Inside Hezbollah: How Lebanon protests are breaking ‘fear barrier’
Hassan Ammar/AP
Beirut
The veteran Hezbollah fighter can’t count how many times he has been to Syria, and vivid and gruesome battle videos on his phone testify both to his efficiency as a warrior and how effective his units could be in producing corpses of Islamic State and other jihadists.
But the fighter now refuses to return to Syria, and he curses the organization to which he has devoted his life.

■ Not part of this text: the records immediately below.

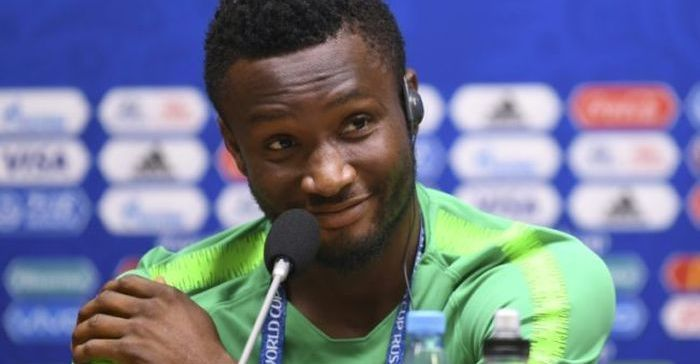 Mikel Obi retires from Super Eagles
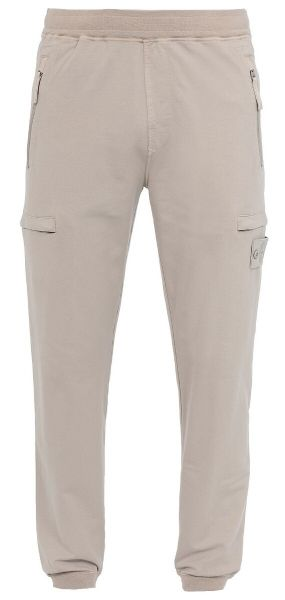 Stone Island Ghost Piece Fleece Pants - Beige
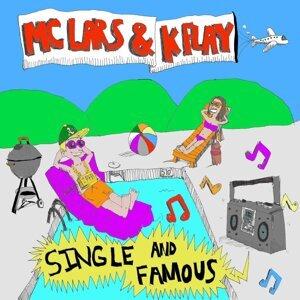 MC Lars & K.Flay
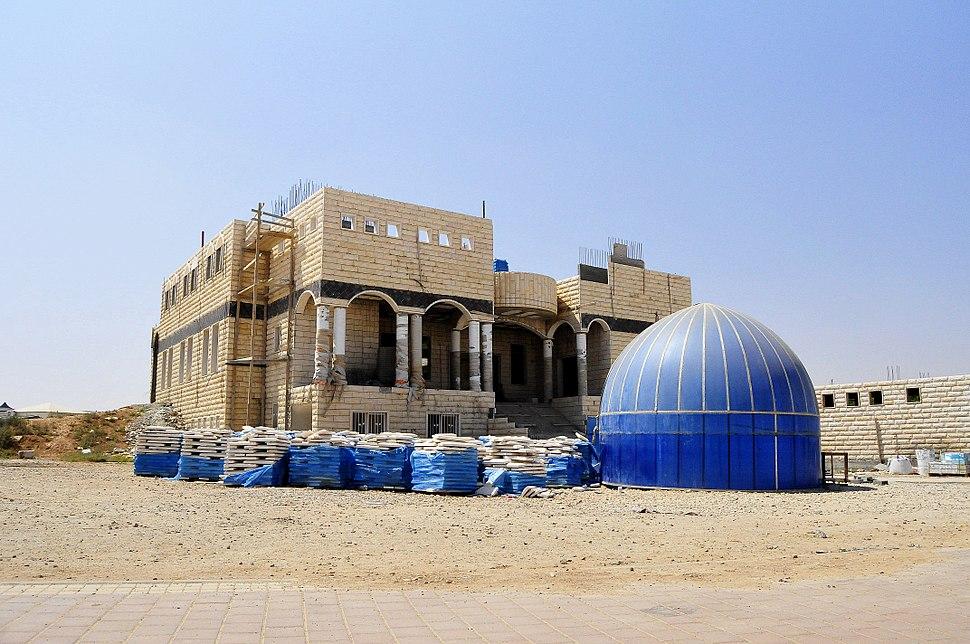 Tirabin al-Sana mosque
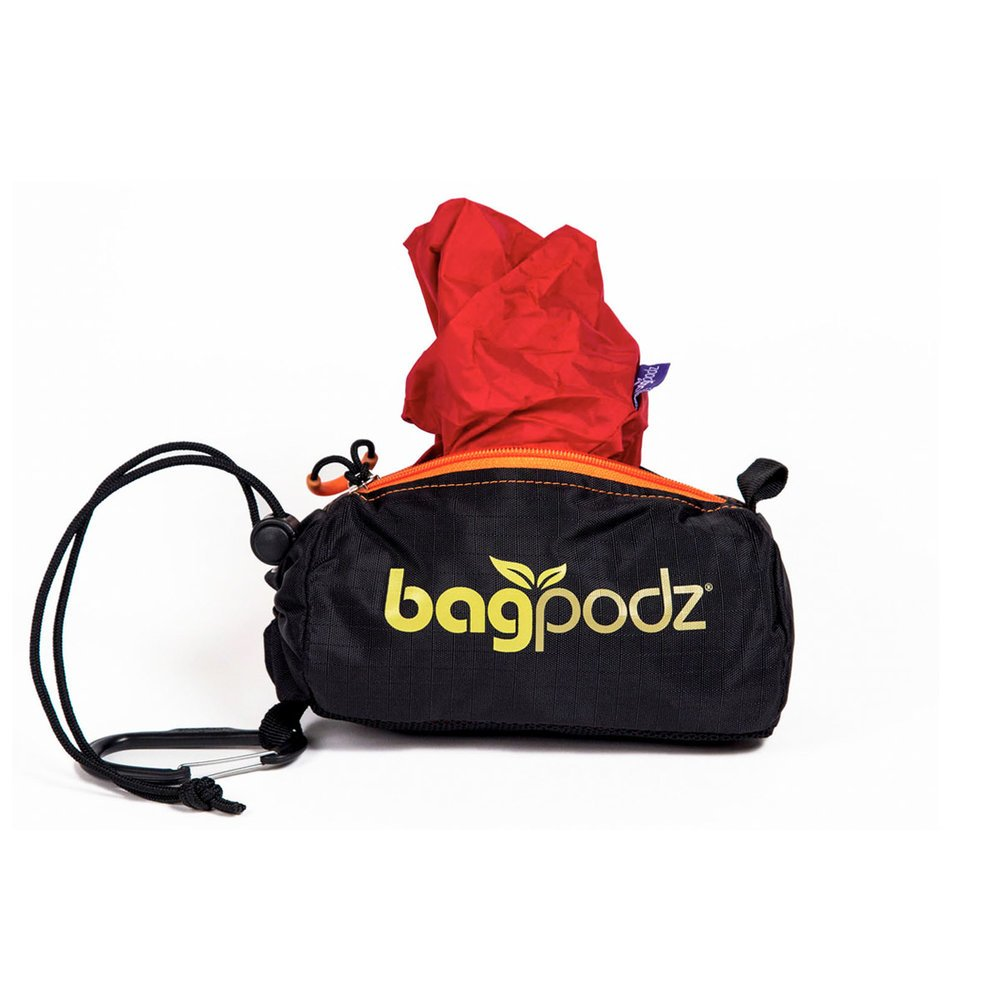 Bag Podz Cayenne Red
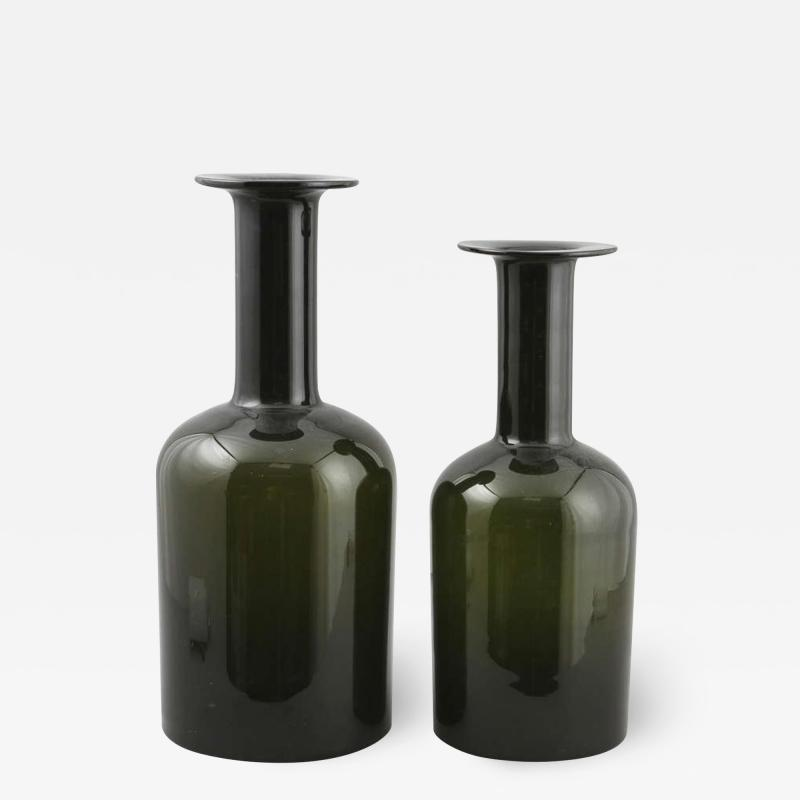 Otto Brauer Pair of Oversized Vases Designed by Otto Brauer for Holmegaard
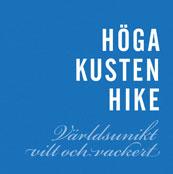 Höga Kusten Hike logo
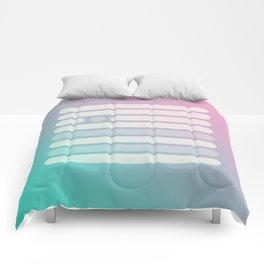 Midsummer Daze Comforters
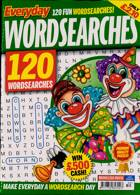 Everyday Wordsearches Magazine Issue NO 152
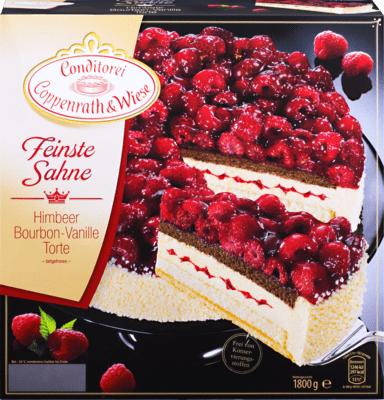 [Kaufland] Coppenrath & Wiese Feinste SahneHimbeer Bourbon-Vanille Torte für 5,88€ statt 10,49€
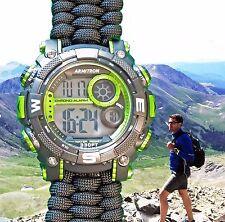 NEW! Armitron Watch w/ Handmade Paracord 550 Watch Band 40/8284LGN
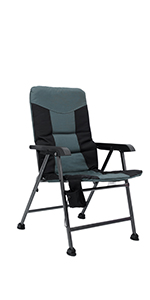 camping chair comfortable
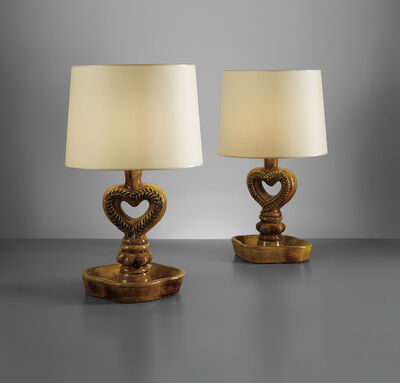 Georges Jouve, 'Pair of table lamps', circa 1950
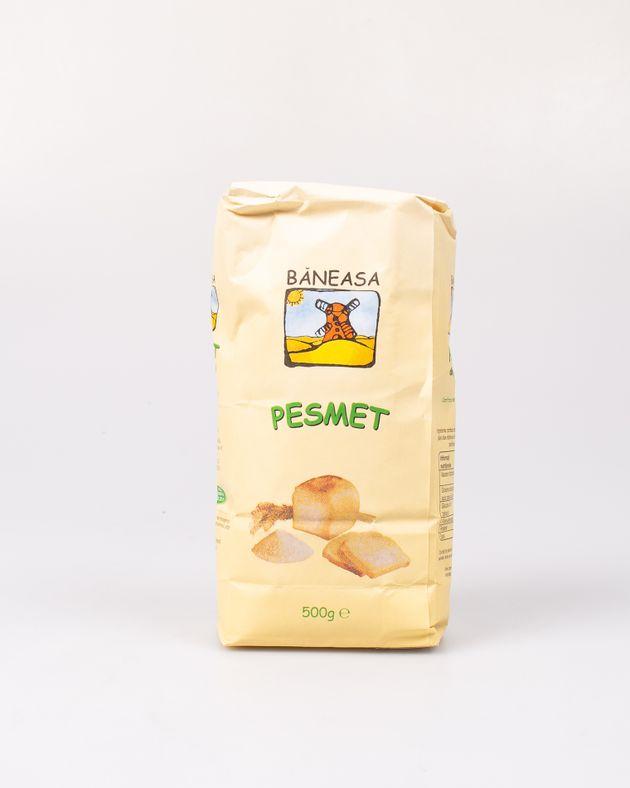Pesmet-baneasa-500g-2011389001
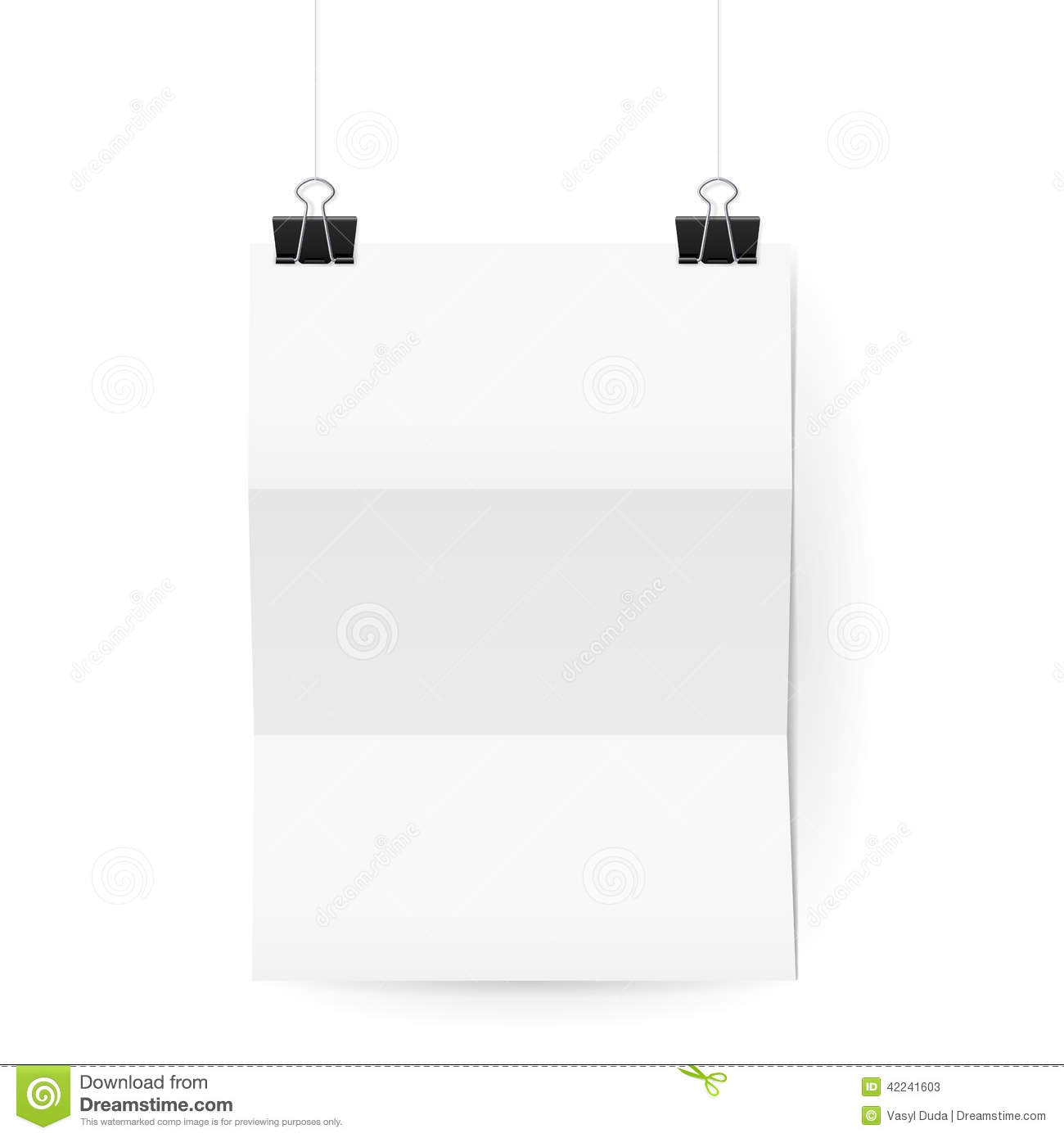 White Paper Sheet Hanging On Paper Clips On White Stock Vector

The Shiite militia founded to fight Israel has, he says, diluted its brand as it has expanded to battlefields as far away as Iraq and Yemen, lowered recruiting standards, and now faces a cash crunch that has kept its bedrock supporters poor.
Why We Wrote This
Power corrupts. Is that what happened to Hezbollah, which amassed great influence in Lebanon even as its fighters died in Syria? The bold uprising has brought what were quiet Shiite grumblings into the open.
Indeed, by one count 1,250 Hezbollah fighters have lost their lives in Syria, with some estimates more than double that. If so, more have returned from Syria in coffins than lost their lives battling Israel since the “Party of God” was founded in 1982.
“We drowned with their lies,” says the fighter, speaking on condition of anonymity amid Hezbollah rules forbidding contact with the media, his tired eyes set in a face thick with stubble. “The leaders are getting richer with corruption. I am willing to fight Israel, but … you die in Syria for nothing.”
His unhappiness is reflected in the choice of many Shiites from traditional Hezbollah strongholds to join a nationwide uprising against endemic corruption, sectarianism, and chronic lack of services, which is calling for removal of a political system in which Hezbollah has grown to play a dominant part.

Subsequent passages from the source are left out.